Saturday, we had the same continuation of the prior race and all of Day Four’s race. The days are really running together now, and time shots are long forgotten. Besides not remembering what day of the week it was, I had no idea what race we were in. I went 5 rounds, Paul and Mark lost early. Melissa made the best ribs. If you can’t win, then at least eat well.

 

Sunday. It’s time for team Kelley to do something. The tree had been tricky with each of us having .490 reds with safe day numbers yet night seemed about right. We have a strategy meeting and decide it’s the background colors behind the tree, and we just need to be sure of the box before we stage. Mark and I loose first round.  Mine was due to a .492 red and I’m thinking of taping a WACKER sign on my back. Jeff, who is 19 and has been watching us screw up pretty royally all week, jumps in his dad’s car Sunday and looses first round with .518 and .04 stripe – it must have been Paul’s problem with figuring the 50-pound weight difference.

 

In the process of packing-up, my brother discovers some of Melissa’s leftover ribs in the gas grill. He and Joey D. decide to see if they can get the gators to eat them. So we hop on the scooters and try to do just that. Guess what:

 

 

All packed and time to leave, the internationally famous rib cooker (at least according to the gators in Southern Florida) is taken to the airport by Brittany Shapiro and the boys set out for New Jersey. Paul gases up his wimpy 40-gallon tank. Mark decides our 140 is fine and we can make it to El-Cheapo in Georgia.

 

Around midnight, Mark is driving (no, no pattern here) and the truck starts bucking and popping like it’s out of gas. I’m yelling on the CB for Paul to stop and yelling at Mark that it’s not out of gas because it’s acting like the fuel pump is bad. He of course is yelling back that the gas gauge reads half a tank.

 

After messing with it for a while, and getting caught up with Paul, we put out flares and consider our options: A) Dump the 3 alky jugs back into the 55, take Paul’s rig up to the gas station and back around 20 miles with the gas-filled jugs. B) Take the jugs back and forth on the scooters (not the most appealing option, since it’s about 50 degrees outside and it is a major highway, after all). C) Use Paul’s dually to tow our rig up to the gas station.

 

We go with plan C. I’d love to know what those 18-wheelers were thinking when they saw a dually, a 26 foot tag, a tow strap, another dually and 38 foot goose going down 95 at about 25 MPH—half on the shoulder. I guess it was something like WACKERS.

 

So, I’m steering my rig only 10 feet behind his trailer, sometimes without power brakes or steering, when my truck wouldn’t idle.  I’m thinking what a mess it would be if I ran into the back of his trailer.  I’m also not entirely convinced that the problem is that we’re out of gas.

 

It’s only a mile or two to an exit, and thank God there is a gas station with a lighted sign.

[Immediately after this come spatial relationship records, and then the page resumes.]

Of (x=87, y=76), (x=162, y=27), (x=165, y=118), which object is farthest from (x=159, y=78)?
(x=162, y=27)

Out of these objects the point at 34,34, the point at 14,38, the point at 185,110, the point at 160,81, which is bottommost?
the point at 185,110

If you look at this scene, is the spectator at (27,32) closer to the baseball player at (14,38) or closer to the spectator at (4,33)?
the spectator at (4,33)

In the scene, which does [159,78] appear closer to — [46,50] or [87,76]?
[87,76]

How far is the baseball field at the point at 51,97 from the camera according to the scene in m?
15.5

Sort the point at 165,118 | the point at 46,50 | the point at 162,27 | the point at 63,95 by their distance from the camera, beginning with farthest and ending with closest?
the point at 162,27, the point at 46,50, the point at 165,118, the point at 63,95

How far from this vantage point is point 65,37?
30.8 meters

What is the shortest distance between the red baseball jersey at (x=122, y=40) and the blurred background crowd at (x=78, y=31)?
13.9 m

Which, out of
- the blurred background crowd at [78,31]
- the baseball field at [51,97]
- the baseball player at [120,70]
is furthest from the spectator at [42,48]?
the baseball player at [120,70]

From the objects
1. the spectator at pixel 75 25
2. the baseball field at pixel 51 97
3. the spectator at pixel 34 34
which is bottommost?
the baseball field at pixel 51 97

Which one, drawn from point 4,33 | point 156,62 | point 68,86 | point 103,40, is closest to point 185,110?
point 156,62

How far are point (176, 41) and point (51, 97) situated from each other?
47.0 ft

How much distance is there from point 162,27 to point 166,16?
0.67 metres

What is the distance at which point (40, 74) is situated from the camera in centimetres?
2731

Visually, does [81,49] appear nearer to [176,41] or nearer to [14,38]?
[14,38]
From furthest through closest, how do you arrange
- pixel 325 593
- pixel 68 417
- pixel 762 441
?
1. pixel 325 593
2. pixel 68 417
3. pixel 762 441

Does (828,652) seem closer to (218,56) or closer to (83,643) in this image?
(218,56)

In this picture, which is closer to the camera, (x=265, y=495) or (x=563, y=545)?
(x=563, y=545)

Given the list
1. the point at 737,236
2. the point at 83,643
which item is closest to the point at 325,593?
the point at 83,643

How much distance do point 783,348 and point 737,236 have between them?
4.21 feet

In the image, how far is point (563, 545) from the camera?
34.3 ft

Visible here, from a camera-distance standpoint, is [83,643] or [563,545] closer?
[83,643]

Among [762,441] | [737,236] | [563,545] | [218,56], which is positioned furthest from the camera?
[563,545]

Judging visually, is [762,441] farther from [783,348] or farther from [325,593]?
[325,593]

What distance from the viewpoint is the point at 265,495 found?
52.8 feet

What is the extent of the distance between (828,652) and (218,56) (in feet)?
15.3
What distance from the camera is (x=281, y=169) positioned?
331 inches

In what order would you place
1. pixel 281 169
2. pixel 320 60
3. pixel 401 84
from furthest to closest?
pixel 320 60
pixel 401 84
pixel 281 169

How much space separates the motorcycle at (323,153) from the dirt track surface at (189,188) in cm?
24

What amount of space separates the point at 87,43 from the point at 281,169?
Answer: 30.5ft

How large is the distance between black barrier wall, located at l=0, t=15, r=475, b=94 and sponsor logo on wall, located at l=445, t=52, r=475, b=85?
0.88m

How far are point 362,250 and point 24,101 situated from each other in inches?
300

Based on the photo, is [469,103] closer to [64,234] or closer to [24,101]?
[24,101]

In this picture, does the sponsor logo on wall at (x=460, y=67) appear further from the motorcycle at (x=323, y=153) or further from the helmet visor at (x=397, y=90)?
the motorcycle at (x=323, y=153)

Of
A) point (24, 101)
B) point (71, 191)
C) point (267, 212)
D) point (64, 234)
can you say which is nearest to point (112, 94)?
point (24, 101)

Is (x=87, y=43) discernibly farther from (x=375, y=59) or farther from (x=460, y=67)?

About then I’m thinking we will never get around the jug handles and gas station entrance with this 120 foot long parade. Paul just drives on and I can’t see nuttin’.  Basically, all I can do is hang on and try to keep the engine idling so I have brakes and steering. We get off 95 with only about 20 18-wheelers blowing their horn and calling us wackers.

 

Now we’re officially off 95, but I’m still thinking we won’t be able to actually pull up to the pump.  No, Paulie just motors right on thru and when his trailer stops, a pump has magically appeared. We begin filling up and the cell phone rings it’s Dom Balducci Jr. asking if we are OK. After Mark says yes, Dom says that’s a good thing because he’s already in Savanna, GA.

 

Keep in mind that all of them are busting on me the whole time I’m pumping 170 gallons of gas. Chevy Trucks 2: Ford Trucks: 3. The rest of the trip was gratefully boring.

 

At the end of the week, we had less than $2000 to show, even including the value of next year’s free entries—pretty smart thinking, Sue Moroso. Congratulations to Grump with his Sunday win and Joey D’s semi. Next year, we’re going to hit the Bradenton race, stock up on flares and hold a rematch of Chevy vs. Ford trucks.  And we’re going to figure out what else we can feed those gators.